Voice Typing Anywhere with whisper.cpp

Press a key, speak, press again - transcription appears wherever your cursor is. Fully offline, GPU-accelerated.

Prerequisites

Arch Linux with NVIDIA GPU (I used an RTX 3050 Laptop GPU, compute capability 8.6)
Niri or another Wayland compositor (adapt the keybind for other compositors)
A microphone

sudo pacman -S cuda wtype sdl2

cuda — NVIDIA CUDA toolkit
wtype — Wayland keyboard input simulator (like xdotool but for Wayland)
sdl2 — needed for whisper-stream and whisper-command (optional, the toggle script uses pw-record instead)

CUDA installs to /opt/cuda/bin. Add it to your PATH or source /etc/profile.d/cuda.sh.

Building

GPU (CUDA)

git clone https://github.com/ggml-org/whisper.cpp.git
cd whisper.cpp

# Match -DCMAKE_CUDA_ARCHITECTURES to your GPU
# Find yours: nvidia-smi --query-gpu=compute_cap --format=csv,noheader
cmake -B build \
  -DGGML_CUDA=1 \
  -DCMAKE_CUDA_ARCHITECTURES="86" \
  -DWHISPER_SDL2=ON

cmake --build build -j6 --config Release

If your system GCC is too new (16+), nvcc will fail parsing C++23 headers. Set the host compiler to an older GCC:

cmake -B build \
  -DGGML_CUDA=1 \
  -DCMAKE_CUDA_ARCHITECTURES="86" \
  -DWHISPER_SDL2=ON \
  -DCMAKE_CUDA_HOST_COMPILER=/usr/bin/gcc-15

CPU only

cmake -B build -DWHISPER_SDL2=ON
cmake --build build -j --config Release

CPU performance depends on your hardware. On a modern chip with AVX2, small.en can transcribe an 11-second clip in 3–8 seconds. On older hardware or a Raspberry Pi, use tiny.en and expect longer times. The CUDA path is roughly 10–30× faster.

RAM usage during build

nvcc is memory-heavy. On 14 GB RAM with 12 threads, -j6 is safe. With 8 GB, use -j2.

Verify GPU is active

./build/bin/whisper-cli -m models/ggml-base.en.bin -f samples/jfk.wav --no-timestamps

Look for:

ggml_cuda_init: found 1 CUDA devices (Total VRAM: 3770 MiB):
  Device 0: NVIDIA GeForce RTX 3050 Laptop GPU, compute capability 8.6, VMM: yes

Download a model

Model	Disk	VRAM	Inference (GPU, 11s clip)	CPU (Ryzen 5 5600H)
`tiny.en`	75 MB	~273 MB	~400ms	~2s
`base.en`	142 MB	~388 MB	~650ms	~5s
`small.en`	466 MB	~852 MB	~776ms	~8s
`medium.en`	1.5 GB	~2.1 GB	~1240ms	~20s+

bash ./models/download-ggml-model.sh medium.en

Models are saved to models/ggml-<name>.bin.

The toggle script

Save to ~/.config/scripts/whisper-transcribe.sh:

#!/bin/bash
set -euo pipefail

export WAYLAND_DISPLAY="${WAYLAND_DISPLAY:-wayland-1}"
export XDG_RUNTIME_DIR="${XDG_RUNTIME_DIR:-/run/user/1000}"
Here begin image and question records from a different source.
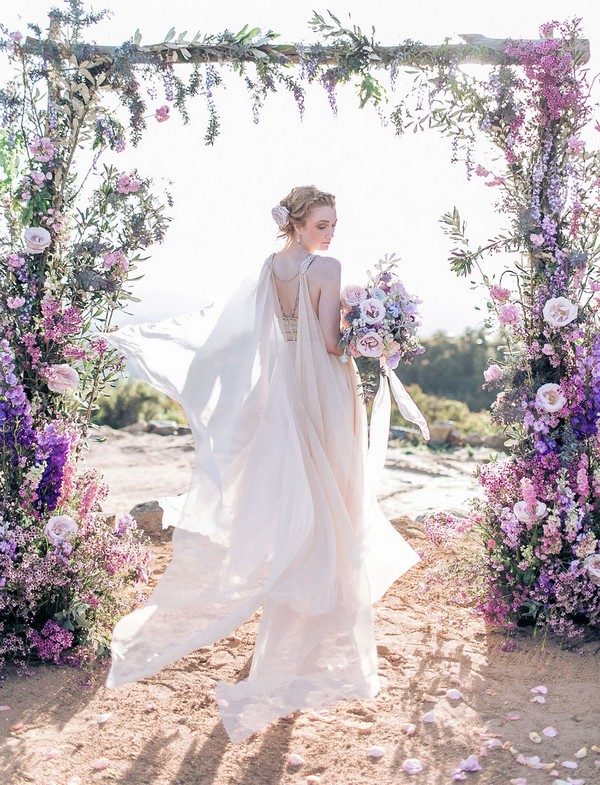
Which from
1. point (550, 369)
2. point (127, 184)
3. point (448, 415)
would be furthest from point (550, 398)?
point (448, 415)

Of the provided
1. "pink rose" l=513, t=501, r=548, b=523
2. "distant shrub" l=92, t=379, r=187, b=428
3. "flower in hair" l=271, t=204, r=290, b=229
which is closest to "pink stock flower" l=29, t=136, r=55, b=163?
"flower in hair" l=271, t=204, r=290, b=229

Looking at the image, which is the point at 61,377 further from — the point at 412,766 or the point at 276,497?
the point at 412,766

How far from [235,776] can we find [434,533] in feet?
7.14

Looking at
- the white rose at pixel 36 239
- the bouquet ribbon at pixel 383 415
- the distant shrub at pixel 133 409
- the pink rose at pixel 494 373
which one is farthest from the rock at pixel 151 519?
the distant shrub at pixel 133 409

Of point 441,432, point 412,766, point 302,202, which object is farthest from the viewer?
point 441,432

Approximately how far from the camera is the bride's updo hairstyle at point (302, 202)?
13.9 ft

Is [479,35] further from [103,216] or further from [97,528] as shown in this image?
[97,528]

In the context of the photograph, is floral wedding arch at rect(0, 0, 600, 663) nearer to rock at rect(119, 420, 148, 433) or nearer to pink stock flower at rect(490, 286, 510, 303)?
pink stock flower at rect(490, 286, 510, 303)

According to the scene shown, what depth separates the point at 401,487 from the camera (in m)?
8.65

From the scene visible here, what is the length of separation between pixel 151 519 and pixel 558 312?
4.17 meters

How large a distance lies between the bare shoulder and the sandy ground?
223cm

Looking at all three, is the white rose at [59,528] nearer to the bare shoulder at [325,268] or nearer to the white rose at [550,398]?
the bare shoulder at [325,268]

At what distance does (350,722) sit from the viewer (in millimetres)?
3969

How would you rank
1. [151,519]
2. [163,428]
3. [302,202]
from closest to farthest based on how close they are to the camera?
[302,202] → [151,519] → [163,428]
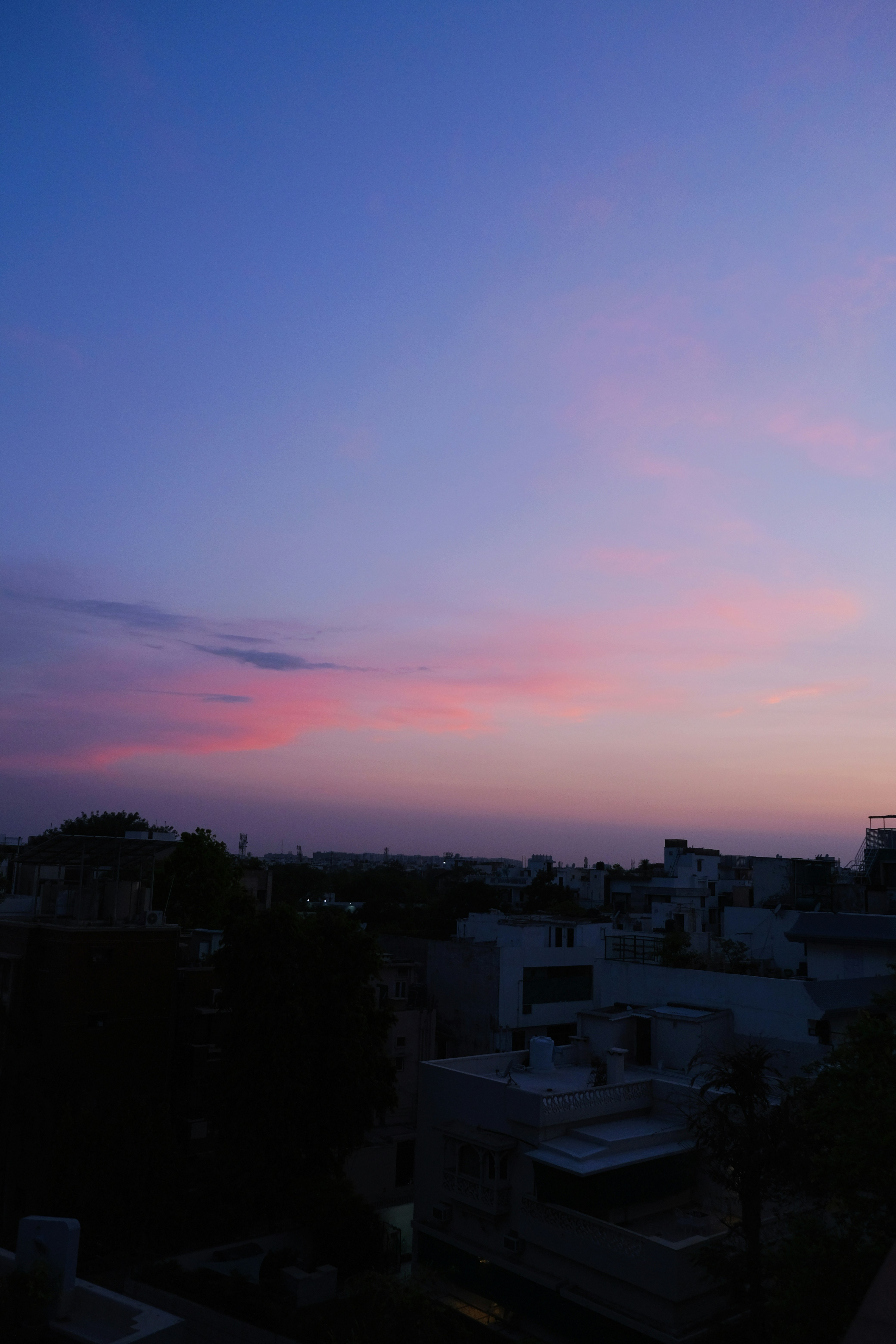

MODEL="${WHISPER_MODEL:-$HOME/random/whisper.cpp/models/ggml-medium.en.bin}"
TMPFILE="/tmp/whisper-record.wav"
PIDFILE="/tmp/whisper-recording.pid"
WHISPER="$HOME/random/whisper.cpp/build/bin/whisper-cli"

# --- stop ---
if [ -f "$PIDFILE" ]; then
    pid=$(cat "$PIDFILE")
    kill "$pid" 2>/dev/null || true
    wait "$pid" 2>/dev/null || true
    rm -f "$PIDFILE"

    notify-send -t 2000 "Whisper" "Transcribing..." || true

    text=$("$WHISPER" -m "$MODEL" -f "$TMPFILE" --no-timestamps -l en \
           --suppress-nst -nth 0.6 2>/dev/null || true)
    text=$(printf '%s' "$text" | tr '\n' ' ' | \
           sed 's/^[[:space:]]*//;s/[[:space:]]*$//;s/[[:space:]]\+/ /g')
    rm -f "$TMPFILE"

    if [ -n "$text" ]; then
        wtype "$text" || true
        notify-send -t 2000 "Whisper" "Done" || true
    fi
    exit 0
fi

# --- start ---
pw-record --rate=16000 --channels=1 "$TMPFILE" >/dev/null 2>&1 &
echo $! > "$PIDFILE"
disown

notify-send -t 2000 "Whisper" "Active" || true

chmod +x ~/.config/scripts/whisper-transcribe.sh

How it works

The script uses /tmp/whisper-recording.pid to track state.

First press — no PID file exists, so pw-record starts capturing 16kHz mono audio to a temp WAV, and the PID is written to the lock file.
Second press — the PID file is found, so pw-record is killed, whisper-cli transcribes the WAV, and wtype types the result into the focused window.

Notifications are sent at each stage via notify-send.

The whisper flags

--no-timestamps — output only the transcribed text
--suppress-nst — suppress non-speech tokens ([BLANK_AUDIO], [MUSIC], etc.)
-nth 0.6 — no-speech threshold. If whisper’s confidence that the audio is silence exceeds this, it outputs nothing instead of hallucinating

Without --suppress-nst and -nth 0.6, whisper will transcribe background noise into random symbols and numbers.

Niri keybind

In ~/.config/niri/config.kdl, inside the binds { } block:

Mod+Space { spawn "sh" "/home/radhey/.config/scripts/whisper-transcribe.sh"; }

Niri hot-reloads config automatically.

Why toggle, not hold-to-talk

Niri doesn’t support key-release binds (as of v26.04). If your compositor does (Hyprland has bindr), you can adapt the script to start on press and stop+transcribe on release.

Customizing

To switch models, set an environment variable or edit the script directly:

export WHISPER_MODEL="$HOME/random/whisper.cpp/models/ggml-small.en.bin"

Known issues

Discord (Electron) types symbols instead of letters

wtype uses the Wayland zwp_virtual_keyboard_v1 protocol. Electron apps sometimes misinterpret these key events — letters come out as =, +, -, or digits.

Fix: Use ydotool, which injects events at the kernel level via uinput and works in every application:

sudo pacman -S ydotool
sudo usermod -aG input $USER   # log out and back in

# Start the daemon (add to spawn-at-startup in niri config)
ydotoold &

# Replace the wtype line in the script with:
ydotool type --key-delay 10 "$text"

Build causes OOM

Reduce the -j count. On 14 GB RAM use -j6, on 8 GB use -j2 or -j1.

CMake can’t find CUDA

export PATH="/opt/cuda/bin:$PATH"